Spotless version 12 out now

A road sign to illustrate version 12 of Spotless' Data Integration solution

Version 12 of Spotless Data's unique browseable API Machine Learning Filters for data quality you can trust.

We are excited and delighted to announce the long-awaited and vasttly improved release of version 12 of Spotless Data's unique, browseable API solution to your rogue data issues. A major update to our service which ensures data quality you can trust again every time, thanks to our new improved Machine Learning filters which seamlessly filter out any dirty data and replace them with spotlessly clean data ready for use. We do this by allowing you the client to implement specifications which you have stipulated on your My Filters page, which you need to be logged in to see or if you have not used our service before please sign-up using your email address, Facebook, Google or GitHub accounts and give our service a try. We are sure you'll be impressed.

As a part of our version 12 release we have also just published this youtube video explaining in a clear, easy-to-understand manner how to use these filters. They learn through Machine Learning from their own experience of data cleaning and are therefore particularly useful to clients who keep coming back to have their new data cleaned or who have incorporated our API into the entry point to their data warehouse or data lake in order to ensure these work perfectly. So prepare to say goodbye to rogue data!

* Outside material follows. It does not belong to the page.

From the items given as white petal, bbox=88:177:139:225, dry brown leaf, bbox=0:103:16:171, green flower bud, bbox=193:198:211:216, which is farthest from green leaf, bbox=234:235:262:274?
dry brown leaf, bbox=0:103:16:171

  • Re-designing of the website We have entirely redesigned our site, making it both more attractive and easier to view and navigate, focussing especially on our front page and our blogs. Please do take a look. We hope you like it!
  • Uniqueness rules We now support a new rule type. While a lot of rogue data issues are fairly common and appear time and again, we have found that there are also some unusual types of dirty data and this rule type will allow you to address these less common rogue data issues. 
  • Session rules These are used to clean both gaps and overlaps in any time series session data, and we have now improved the support for this type of rule.
  • Lookup rules are used to include best matches and to fill in blanks It is not always possible to perfectly match inaccurate data, and there are many occasions in which the best match is better than no match at all. You can specify these using your My Filters page specifications. While removing blank entries can skew a whole column of data, a blank entry in your data is often inappropriate and may leave your customers and employees scratching their heads and wondering what has happened. So lookup rules allow the filling in of these blank spaces, typically by using the best match available. This filling in of the blanks is a particularly cool function in our opinion. Try it out and see if you agree!
  • Increased number of file encodings and range of file separators supported We now support a greater range of file encodings or character encodings than we did before. We also allow a greater range of file separators and not just comma separated value (CSV) files. Both these improvements make it easier than ever to use our filters.
  • Improved code using pyspotless You can take a look at our Using Spotless with Python code page. We have now improved and updated the code.
  • We now offer 500Mb of free data cleaning Realising that you will want to test our data cleaning service to check for yourself that it really is as good as we say it is we had already offered 100Mb of data cleaning when you start to use our unique Machine Learning filters. We have now increased this to 500Mb as we recognise that many businesses have a whole range of different and challenging dirty data issues and that 100Mb of free data cleaning may not be enough to test our service against all your different types of rogue data. Simply sign up to our service using your email address or your facebook or github account. You can check out our Pricing and range of Subscription Packages.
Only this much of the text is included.